In the column on grouting domestic water wells, how much of the casing did many early grouting requirements say had to be grouted?

- **Quoted passage**
## Begin

Revisiting Grouting of Water Wells

Published On: December 7, 2020By Categories: Drawing from the Well, Drilling

The columnist looks back on the history of grouting domestic water wells.

By Gary Shawver, MGWC

I wrote a series of columns on the grouting of domestic water wells some years ago.

From those, I continue to get emails and calls from readers of Water Well Journal. Grouting of any kind can generate a lot of interest from water well contractors and regulators, so I feel it is again time to write about the things I am continuing to get questions on. I plan to author several columns on grout this year.

In this one, I will give the background of grouting domestic water wells from my perspective and how I’ve used bentonite-based grouts.

The 1970s

Grouting of domestic water wells was just beginning to make its way into the industry when I began working in the mid-1970s. Much of the early grouting requirements were token and many required only the top 20 feet of the casing be grouted. In many instances this was adequate, especially if the aquifers were overlain by heavier clays. However, in areas where bedrock (and especially fractured limestones) was shallow, this was less than adequate.

## End

- **Data excerpt**
## Begin

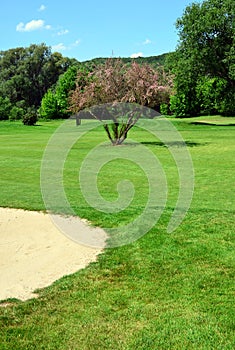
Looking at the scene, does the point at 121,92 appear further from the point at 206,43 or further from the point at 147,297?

## End

- **Finished exercise**
Many early requirements called for grouting only the top 20 feet of the casing.